Ne commettons, s'il vous plaît, mes chers collègues, la même erreur.

Mme la présidente. La parole est à M. Patrick Bloche.

M. Patrick Bloche. Je ne reviens pas sur le sous-amendement et les chaînes parlementaires qui ont été parfaitement défendues dans cet hémicycle. Je reviens à l'amendement lui-même, c'est-à-dire au plafonnement des ressources du CNC - si tant est qu'il existe encore un plafonnement !

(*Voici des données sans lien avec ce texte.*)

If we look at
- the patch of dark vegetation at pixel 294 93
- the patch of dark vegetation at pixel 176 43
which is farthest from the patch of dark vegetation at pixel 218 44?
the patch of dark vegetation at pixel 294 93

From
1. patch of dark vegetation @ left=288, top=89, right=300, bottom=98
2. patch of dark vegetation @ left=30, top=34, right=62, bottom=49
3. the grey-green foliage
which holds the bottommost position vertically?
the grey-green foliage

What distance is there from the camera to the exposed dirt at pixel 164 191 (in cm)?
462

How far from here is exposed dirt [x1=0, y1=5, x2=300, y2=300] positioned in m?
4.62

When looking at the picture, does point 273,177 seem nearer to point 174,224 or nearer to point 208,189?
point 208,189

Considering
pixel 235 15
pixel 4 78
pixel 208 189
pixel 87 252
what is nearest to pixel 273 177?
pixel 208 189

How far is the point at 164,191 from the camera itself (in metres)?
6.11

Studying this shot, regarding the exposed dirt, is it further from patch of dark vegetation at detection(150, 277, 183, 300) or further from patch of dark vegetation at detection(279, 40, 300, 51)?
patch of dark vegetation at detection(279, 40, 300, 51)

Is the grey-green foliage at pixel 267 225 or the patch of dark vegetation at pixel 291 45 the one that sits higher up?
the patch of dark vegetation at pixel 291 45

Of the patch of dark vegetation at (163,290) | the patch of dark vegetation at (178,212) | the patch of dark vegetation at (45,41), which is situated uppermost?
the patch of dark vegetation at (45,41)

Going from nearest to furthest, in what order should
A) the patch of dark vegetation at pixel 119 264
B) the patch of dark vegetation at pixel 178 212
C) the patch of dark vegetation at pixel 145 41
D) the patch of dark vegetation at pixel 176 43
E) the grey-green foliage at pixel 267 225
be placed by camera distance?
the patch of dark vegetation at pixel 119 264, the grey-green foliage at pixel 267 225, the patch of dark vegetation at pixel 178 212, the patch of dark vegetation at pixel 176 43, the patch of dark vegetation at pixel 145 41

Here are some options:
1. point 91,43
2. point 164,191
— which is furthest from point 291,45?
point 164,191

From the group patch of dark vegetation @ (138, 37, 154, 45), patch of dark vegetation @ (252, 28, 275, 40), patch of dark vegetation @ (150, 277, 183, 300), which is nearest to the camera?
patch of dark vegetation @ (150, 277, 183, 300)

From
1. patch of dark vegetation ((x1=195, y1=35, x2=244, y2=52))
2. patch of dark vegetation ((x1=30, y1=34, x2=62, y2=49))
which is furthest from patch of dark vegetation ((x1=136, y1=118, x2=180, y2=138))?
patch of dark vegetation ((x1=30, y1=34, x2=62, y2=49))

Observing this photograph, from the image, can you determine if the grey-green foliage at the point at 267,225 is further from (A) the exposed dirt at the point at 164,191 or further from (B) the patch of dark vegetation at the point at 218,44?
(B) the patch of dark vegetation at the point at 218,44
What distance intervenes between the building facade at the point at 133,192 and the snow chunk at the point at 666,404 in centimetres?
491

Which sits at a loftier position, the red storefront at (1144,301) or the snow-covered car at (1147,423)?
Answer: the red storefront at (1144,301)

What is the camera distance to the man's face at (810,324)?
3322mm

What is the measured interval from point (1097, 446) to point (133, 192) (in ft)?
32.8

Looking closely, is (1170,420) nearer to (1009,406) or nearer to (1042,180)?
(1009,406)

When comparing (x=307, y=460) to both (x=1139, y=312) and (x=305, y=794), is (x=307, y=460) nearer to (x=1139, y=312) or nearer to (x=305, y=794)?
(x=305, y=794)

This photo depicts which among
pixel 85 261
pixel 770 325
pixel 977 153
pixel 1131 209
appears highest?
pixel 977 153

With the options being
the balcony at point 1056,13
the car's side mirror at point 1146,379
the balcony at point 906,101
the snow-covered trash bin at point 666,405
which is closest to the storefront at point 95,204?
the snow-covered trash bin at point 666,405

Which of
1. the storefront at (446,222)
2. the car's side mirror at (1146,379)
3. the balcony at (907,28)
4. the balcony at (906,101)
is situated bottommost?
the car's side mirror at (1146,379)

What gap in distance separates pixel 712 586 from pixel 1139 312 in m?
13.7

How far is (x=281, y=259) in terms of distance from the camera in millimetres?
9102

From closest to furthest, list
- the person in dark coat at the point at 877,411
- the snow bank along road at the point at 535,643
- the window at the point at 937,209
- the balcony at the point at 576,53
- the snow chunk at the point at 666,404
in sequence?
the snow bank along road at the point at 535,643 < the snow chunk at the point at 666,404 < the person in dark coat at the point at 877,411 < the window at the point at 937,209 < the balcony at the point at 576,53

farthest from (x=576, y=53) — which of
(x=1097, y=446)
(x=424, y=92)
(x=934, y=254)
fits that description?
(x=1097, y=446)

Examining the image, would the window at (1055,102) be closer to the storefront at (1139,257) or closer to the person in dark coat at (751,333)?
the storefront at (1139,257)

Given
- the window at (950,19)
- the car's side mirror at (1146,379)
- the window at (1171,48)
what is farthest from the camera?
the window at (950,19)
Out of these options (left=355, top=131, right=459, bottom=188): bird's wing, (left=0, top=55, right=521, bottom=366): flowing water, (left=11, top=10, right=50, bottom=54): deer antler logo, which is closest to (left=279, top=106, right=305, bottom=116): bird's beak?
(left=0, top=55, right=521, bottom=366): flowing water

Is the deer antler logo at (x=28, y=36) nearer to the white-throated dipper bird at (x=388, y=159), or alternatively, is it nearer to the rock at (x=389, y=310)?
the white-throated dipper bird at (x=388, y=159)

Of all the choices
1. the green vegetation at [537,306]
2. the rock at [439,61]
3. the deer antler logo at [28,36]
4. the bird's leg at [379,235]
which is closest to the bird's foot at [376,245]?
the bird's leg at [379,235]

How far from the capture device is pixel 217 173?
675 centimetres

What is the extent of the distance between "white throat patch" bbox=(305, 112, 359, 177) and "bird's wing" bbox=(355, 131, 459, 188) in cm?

J'ai bien entendu les arguments de M. le rapporteur général du budget. Nous avions déjà eu ce débat en première lecture et, effectivement, le rendement de la TST, dès lors qu'elle a été étendue aux fournisseurs d'accès Internet, a amené le budget du CNC à progresser très fortement ces dernières années.

Cela dit, le ministère de la culture en a profité pour « déléguer », si j'ose dire, au CNC le financement de la Cinémathèque, de la Femis, l'école nationale du cinéma, ainsi que 50 millions d'actions culturelles. On lui a également demandé de numériser les salles ainsi que les oeuvres, au titre de sa mission patrimoniale. Bref, on en a profité pour « charger la barque » !

Mais, monsieur le rapporteur général, je ne voudrais pas que vous soyez trop déçu de ne pas obtenir le rendement que vous espériez, ce surplus à partir du plafonnement des ressources du CNC qui aurait pu être reversé au budget de l'État, car, comme le laisse entendre la réponse de Mme la ministre, si l'abattement passe de 55 % à 66 %, sachant que le fonds de soutien du CNC est également financé par deux autres taxes, la nouvelle TST a été calculée pour atteindre tout juste le niveau de 2010, soit 700 millions d'euros, et vous risquez fort de ne pas avoir de surplus, monsieur le rapporteur général !

Nous y gagnerons, car ce qui était critiquable n'était pas tant de plafonner à hauteur de 700 millions d'euros, mais de reverser l'éventuel surplus au budget de l'État. Cela nous faisait courir un risque à l'égard de la Commission européenne, car, je le rappelle, le financement du cinéma et de la production audiovisuelle est un système dérogatoire qui n'est autorisé par Bruxelles que parce qu'il poursuit un objectif culturel.